WORK INSTRUCTIONS: In one to three sentences, explain why the confidence vote described in the report on Lebanon's new government was held at the UNESCO palace instead of the Lebanese parliament.

SOURCE TEXT:

++++++++++++++++++++

Lebanon’s new government headed by prime minister Najib Mikati won the vote of confidence in the parliament on Monday, September 20. Lebanon had been without a full fledged government for over a year. The new government consists of 24 ministers nominated by Mikati. It secured 85 out 100 votes in the parliament, with 15 parliamentarians voting against and 17 others not participating in the parliamentary session. The vote was held amid a power cut, symptomatic of the economic crisis currently wreaking havoc in the country. The vote took place at the UNESCO palace instead of the Lebanese parliament due to ongoing COVID-19-related social distancing rules. The power cut forced the session to be delayed by over an hour, ultimately concluding after eight long hours of debate on the new prime minister’s policy proposals and plans to rescue the economy.
In his speech during the session, Mikati said that “our government emerged to light a candle in this deep darkness and spark a torch of hope and determination that we are able to combine our sincerest efforts for this beloved country.” He also spoke about his plans to resume talks with the International Monetary Fund (IMF) and other foreign donors who have promised billions of dollars in financial aid and loans to Lebanon, conditional on the government taking up economic reforms and austerity measures. He said, “we will start with the IMF, this is not a choice, it is something we have to go through.” He also pledged to resolve the problems affecting Lebanese citizens including widespread shortages of fuel, food items and medical supplies, ending the constant power cuts across the country, and addressing the longstanding issues of government corruption and wasteful spending.

++++++++++++++++++++

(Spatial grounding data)
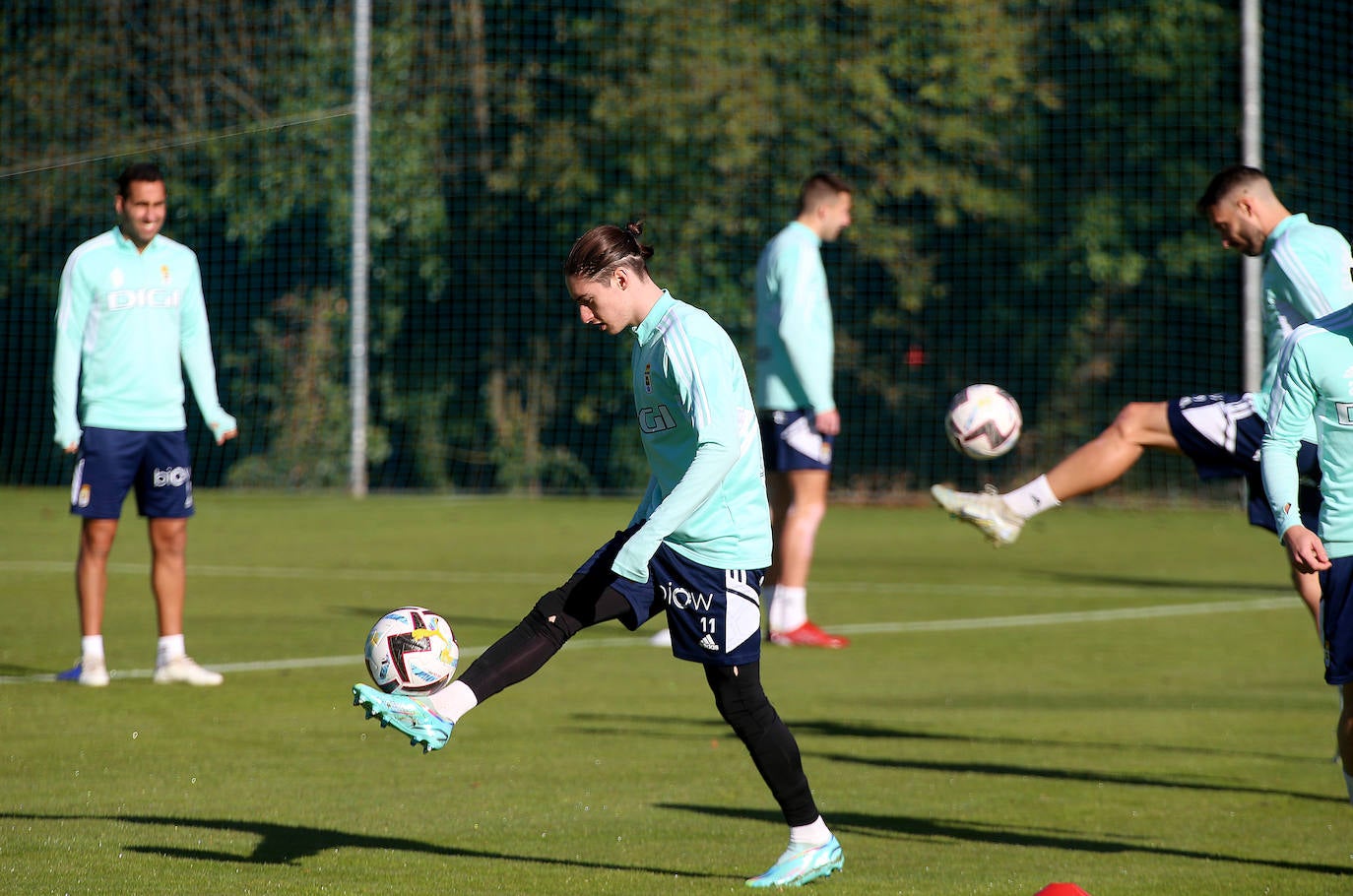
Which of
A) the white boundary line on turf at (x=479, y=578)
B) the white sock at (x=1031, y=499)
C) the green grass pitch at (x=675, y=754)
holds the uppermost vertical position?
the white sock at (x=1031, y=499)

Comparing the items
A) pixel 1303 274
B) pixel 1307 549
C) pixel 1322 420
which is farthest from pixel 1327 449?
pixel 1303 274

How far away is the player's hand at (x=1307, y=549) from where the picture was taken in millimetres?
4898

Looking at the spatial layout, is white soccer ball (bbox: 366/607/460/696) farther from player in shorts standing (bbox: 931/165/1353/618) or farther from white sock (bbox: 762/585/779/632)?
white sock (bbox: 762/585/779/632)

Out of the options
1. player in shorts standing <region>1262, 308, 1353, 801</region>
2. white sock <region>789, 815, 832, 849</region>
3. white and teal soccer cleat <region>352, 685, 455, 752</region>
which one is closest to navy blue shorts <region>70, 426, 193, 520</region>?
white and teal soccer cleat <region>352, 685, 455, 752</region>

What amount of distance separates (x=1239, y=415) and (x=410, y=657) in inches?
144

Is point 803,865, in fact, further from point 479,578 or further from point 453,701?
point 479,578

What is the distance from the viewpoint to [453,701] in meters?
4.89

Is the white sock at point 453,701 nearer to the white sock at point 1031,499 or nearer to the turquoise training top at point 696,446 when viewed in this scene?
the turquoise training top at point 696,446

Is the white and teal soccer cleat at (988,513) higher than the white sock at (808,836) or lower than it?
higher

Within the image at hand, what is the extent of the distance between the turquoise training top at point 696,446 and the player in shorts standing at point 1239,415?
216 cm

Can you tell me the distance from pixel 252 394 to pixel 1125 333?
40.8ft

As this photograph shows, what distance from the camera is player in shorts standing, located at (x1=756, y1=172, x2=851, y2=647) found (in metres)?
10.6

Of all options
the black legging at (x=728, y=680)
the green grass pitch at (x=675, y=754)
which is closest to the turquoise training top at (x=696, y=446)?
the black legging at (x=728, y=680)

++++++++++++++++++++

RESPONSE: The vote was held at the UNESCO palace because COVID-19-related social distancing rules were still in effect.